宣告を聞いた。新一郎、幸吉ペアの零観。シャルロットとトム、ウィルは八丈島の神奏港に寄港した。

 

 

神奏港 ー

 

 

 

「カタリナの皆さん、お疲れさまです~!」

 

 

「ウィル、トム、シャルロット!敵艦べんてんの魚雷命中は流石だったな!!」

 

 

幸吉は労い、新一郎は激励した。

 

 

「そんな事ないさ、君たちが囮になってくれた事と、カタリナメンバーのトムとシャルのおかげだ!」

 

 

「だけど、機長の巧みな操縦と合図のおかげですよ!」

 

 

「そうですわよ。わたくし達のチームワークが良かったから勝てたのですのよ~」

 

 

「おいおい、整備を手掛けたおれっちも忘れるなべらぼうめ!」

 

 

「あぁ、そうだったな~!「「「 ははははは!! 」」」」

 

 

ウィル、トム、シャル。

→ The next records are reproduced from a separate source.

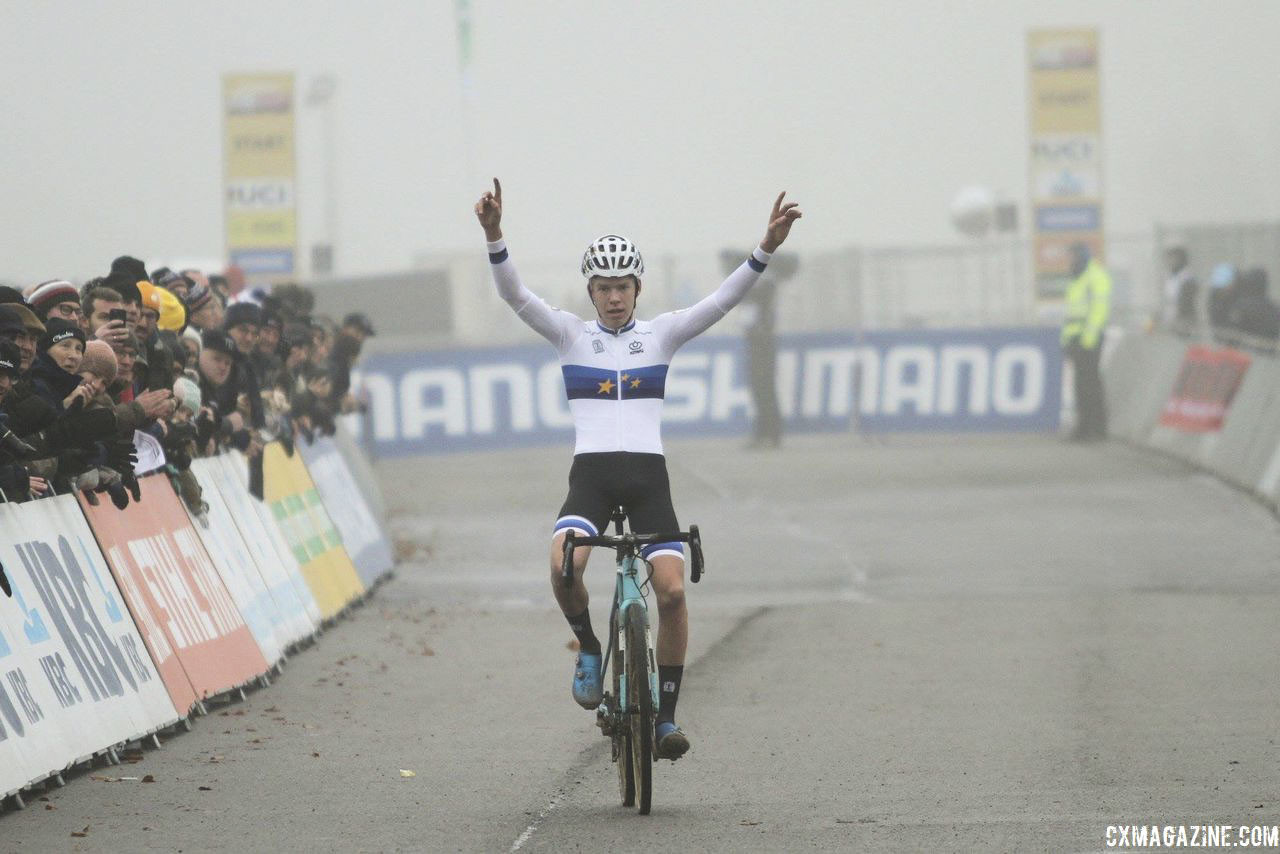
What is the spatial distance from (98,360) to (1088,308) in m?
20.2

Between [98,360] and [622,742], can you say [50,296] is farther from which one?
A: [622,742]

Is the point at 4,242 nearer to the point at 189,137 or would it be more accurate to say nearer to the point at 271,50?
the point at 189,137

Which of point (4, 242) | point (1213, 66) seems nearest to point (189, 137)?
point (4, 242)

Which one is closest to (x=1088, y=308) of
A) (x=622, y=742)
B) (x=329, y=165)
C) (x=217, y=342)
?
(x=217, y=342)

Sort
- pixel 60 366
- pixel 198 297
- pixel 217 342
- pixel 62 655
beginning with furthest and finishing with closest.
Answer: pixel 198 297
pixel 217 342
pixel 60 366
pixel 62 655

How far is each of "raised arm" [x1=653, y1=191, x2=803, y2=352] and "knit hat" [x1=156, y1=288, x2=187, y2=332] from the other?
4.74 metres

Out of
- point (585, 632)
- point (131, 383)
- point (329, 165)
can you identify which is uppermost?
point (329, 165)

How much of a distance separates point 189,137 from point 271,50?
8243 mm

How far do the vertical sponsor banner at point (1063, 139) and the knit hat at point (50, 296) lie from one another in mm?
26064

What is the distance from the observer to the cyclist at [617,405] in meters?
8.54

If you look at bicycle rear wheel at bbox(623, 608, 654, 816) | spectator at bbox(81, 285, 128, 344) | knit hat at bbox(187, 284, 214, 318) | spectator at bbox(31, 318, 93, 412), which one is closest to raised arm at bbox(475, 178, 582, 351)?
bicycle rear wheel at bbox(623, 608, 654, 816)

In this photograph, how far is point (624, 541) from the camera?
8195mm

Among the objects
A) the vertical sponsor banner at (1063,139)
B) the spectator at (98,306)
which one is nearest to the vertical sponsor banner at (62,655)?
the spectator at (98,306)

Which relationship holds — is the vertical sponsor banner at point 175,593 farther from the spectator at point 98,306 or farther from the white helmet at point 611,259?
the white helmet at point 611,259
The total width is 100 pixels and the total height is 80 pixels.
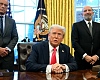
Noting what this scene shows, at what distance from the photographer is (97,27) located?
4.06m

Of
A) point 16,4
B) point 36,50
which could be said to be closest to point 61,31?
point 36,50

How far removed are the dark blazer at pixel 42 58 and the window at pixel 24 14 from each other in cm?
277

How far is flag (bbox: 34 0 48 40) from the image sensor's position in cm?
511

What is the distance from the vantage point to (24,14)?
5.82 meters

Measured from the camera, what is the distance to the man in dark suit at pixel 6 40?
3.53 metres

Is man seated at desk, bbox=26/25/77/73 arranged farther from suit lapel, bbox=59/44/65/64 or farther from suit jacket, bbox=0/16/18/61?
suit jacket, bbox=0/16/18/61

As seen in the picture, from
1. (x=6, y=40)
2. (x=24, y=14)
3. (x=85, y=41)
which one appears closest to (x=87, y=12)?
(x=85, y=41)

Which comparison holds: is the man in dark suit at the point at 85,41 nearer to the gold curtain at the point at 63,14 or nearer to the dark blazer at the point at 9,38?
the dark blazer at the point at 9,38

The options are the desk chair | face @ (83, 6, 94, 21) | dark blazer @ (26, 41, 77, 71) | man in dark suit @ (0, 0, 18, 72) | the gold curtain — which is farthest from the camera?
the gold curtain

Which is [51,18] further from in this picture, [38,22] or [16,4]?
[16,4]

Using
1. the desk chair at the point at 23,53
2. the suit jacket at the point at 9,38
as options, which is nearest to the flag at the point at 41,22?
the suit jacket at the point at 9,38

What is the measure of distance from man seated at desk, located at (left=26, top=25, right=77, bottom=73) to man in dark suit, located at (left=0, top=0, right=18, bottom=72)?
0.78 metres

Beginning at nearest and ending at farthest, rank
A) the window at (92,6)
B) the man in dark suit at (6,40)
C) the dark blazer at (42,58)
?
the dark blazer at (42,58) → the man in dark suit at (6,40) → the window at (92,6)

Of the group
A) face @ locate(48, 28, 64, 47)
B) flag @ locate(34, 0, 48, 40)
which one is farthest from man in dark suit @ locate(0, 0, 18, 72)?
flag @ locate(34, 0, 48, 40)
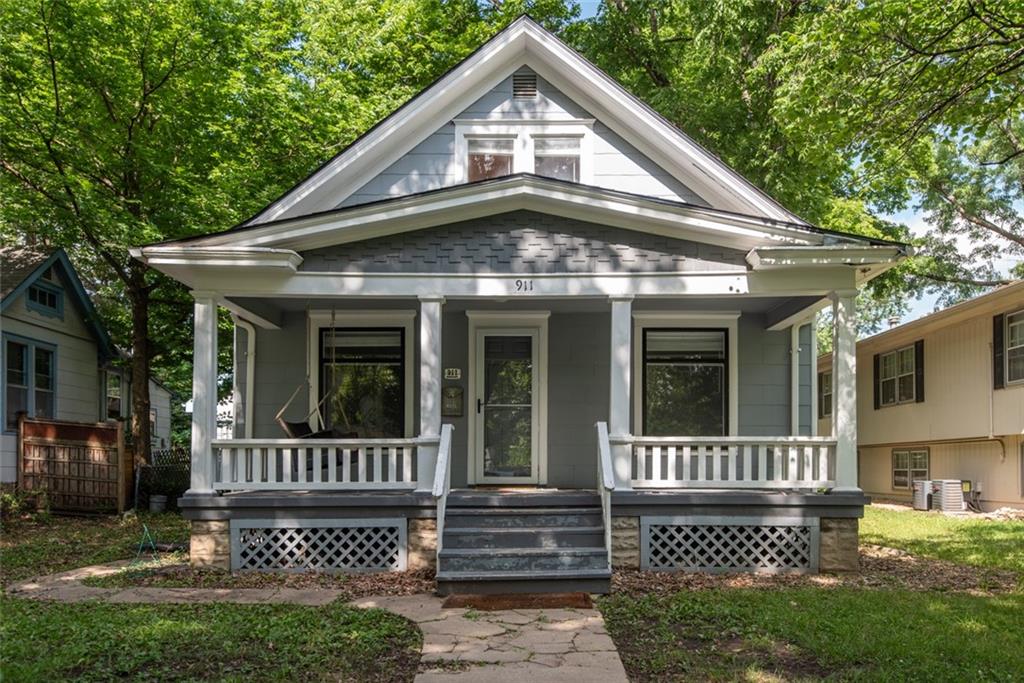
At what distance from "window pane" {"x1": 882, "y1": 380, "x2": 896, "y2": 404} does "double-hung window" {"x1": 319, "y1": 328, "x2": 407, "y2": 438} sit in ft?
39.8

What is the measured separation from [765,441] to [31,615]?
670 cm

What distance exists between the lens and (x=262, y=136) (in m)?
14.8

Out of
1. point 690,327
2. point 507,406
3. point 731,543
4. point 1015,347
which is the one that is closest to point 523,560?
point 731,543

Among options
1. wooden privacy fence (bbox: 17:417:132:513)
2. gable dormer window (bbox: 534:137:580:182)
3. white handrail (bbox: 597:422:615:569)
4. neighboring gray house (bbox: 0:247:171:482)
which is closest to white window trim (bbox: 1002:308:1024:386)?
gable dormer window (bbox: 534:137:580:182)

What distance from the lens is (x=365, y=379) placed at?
1047 centimetres

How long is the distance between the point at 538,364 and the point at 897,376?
10.9m

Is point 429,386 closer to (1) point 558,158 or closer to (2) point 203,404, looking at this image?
(2) point 203,404

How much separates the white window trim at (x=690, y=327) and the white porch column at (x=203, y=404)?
16.4 feet

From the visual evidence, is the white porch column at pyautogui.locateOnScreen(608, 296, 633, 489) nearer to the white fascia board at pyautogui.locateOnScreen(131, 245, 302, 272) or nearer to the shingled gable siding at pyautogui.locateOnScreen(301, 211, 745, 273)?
the shingled gable siding at pyautogui.locateOnScreen(301, 211, 745, 273)

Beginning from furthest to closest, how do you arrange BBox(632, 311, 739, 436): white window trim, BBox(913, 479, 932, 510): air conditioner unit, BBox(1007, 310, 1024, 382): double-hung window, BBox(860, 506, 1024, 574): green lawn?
1. BBox(913, 479, 932, 510): air conditioner unit
2. BBox(1007, 310, 1024, 382): double-hung window
3. BBox(632, 311, 739, 436): white window trim
4. BBox(860, 506, 1024, 574): green lawn

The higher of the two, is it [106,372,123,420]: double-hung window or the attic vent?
the attic vent

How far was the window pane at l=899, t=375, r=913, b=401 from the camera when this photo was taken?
1684 cm

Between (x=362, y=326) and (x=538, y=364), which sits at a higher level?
(x=362, y=326)

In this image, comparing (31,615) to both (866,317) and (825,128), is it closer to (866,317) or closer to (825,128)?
(825,128)
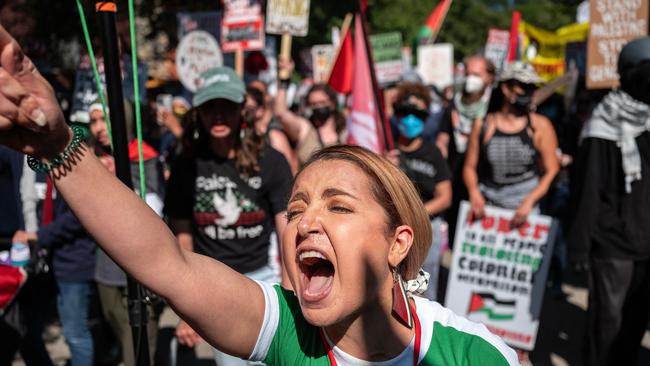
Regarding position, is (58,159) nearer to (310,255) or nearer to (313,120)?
(310,255)

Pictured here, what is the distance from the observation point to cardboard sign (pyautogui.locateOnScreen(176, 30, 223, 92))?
25.6ft

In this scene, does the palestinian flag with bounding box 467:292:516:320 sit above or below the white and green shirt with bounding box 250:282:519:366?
below

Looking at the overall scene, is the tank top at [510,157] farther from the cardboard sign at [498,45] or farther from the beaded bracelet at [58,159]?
the cardboard sign at [498,45]

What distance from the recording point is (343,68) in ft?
19.1

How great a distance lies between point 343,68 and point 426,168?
1287 millimetres

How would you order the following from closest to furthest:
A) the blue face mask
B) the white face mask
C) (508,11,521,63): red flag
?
the blue face mask
the white face mask
(508,11,521,63): red flag

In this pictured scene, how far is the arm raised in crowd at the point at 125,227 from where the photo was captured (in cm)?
113

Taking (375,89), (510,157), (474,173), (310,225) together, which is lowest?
(474,173)

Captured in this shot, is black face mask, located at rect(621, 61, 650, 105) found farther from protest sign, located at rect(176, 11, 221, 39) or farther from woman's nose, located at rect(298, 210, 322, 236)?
protest sign, located at rect(176, 11, 221, 39)

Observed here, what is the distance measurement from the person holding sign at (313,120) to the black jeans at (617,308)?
7.85 feet

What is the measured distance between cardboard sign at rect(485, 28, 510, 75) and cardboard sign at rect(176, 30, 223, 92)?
5417mm

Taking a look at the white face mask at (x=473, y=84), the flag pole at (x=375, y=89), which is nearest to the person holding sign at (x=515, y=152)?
the flag pole at (x=375, y=89)

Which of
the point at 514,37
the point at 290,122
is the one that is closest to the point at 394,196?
the point at 290,122

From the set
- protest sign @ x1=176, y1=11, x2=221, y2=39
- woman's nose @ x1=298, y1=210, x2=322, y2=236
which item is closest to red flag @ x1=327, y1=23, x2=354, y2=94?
protest sign @ x1=176, y1=11, x2=221, y2=39
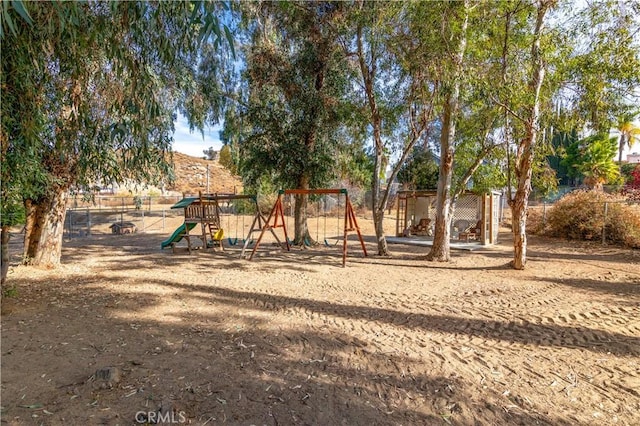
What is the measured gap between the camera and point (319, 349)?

そしてトチローが互いに褒め称え、イーグル全員が笑いあった。

 

 

すると、黒人魚。べんてん艦長の宗谷真冬自らがイーグルの元に赴いた。

 

 

「あんたたち、凄げぇな!この勝負、あたしたちの負けだ!だが、新一郎の零観は諦めないからな!!」

 

 

真冬は自らの勝負の負けを認めたが、新一郎の零観を諦めないことを宣告した。

 

 

「全く…真冬よ、君が諦めないことは認めるが、べんてんが零観の専用機に関しては保留だ!」

 

 

「それと、もう二度とイーグル関係者の尻をもて遊ぶなよっ!!」

 

 

「…はいはい……」

 

 

「返事は一回!!」

 

 

ウィリアムと新一郎の返答で、真冬はしぶしぶな返事で約束したが、心の中で呆れつたあった。

 

 

 

 

数日後、横須賀基地。

 

 

 

「はぁ~今から午後の時間が始まる~」

 

 

「キャサリンさん、夕食の献立は何ですか?」

 

 

「そうねぇ~スタミナを整えるため、アメリカンビーフと日本の……」

 

 

施設内で平賀と福内、ウィルの妻キャサリンは路上で歩いてる時ー

 

 

「キャサリン、隙あり~…い…」

 

 

「あ~ら真冬さん、勤務サボって、女性の尻をもて遊んでるんですか~?」

 

 

キャサリンは咄嗟に、懐からSAA拳銃をホルスターから抜き、真冬の額に銃身を突きつけた。

 

 

「あ…き…キャサリン……この拳銃は…?」

 

 

「言ってなかったかしら〜?あたしはテキサス出身のカウガールですよ♪もし、誰かの触ったら、真冬さんの額に風穴開けますから~♪」

 

 

春間近な季節に、真冬は久しぶりに冷や汗を掻いた。

 

その後、横須賀基地にて真冬の行動が過剰過ぎる時、しばしキャサリンにロープ、鞭捌きにより、止められるのであった。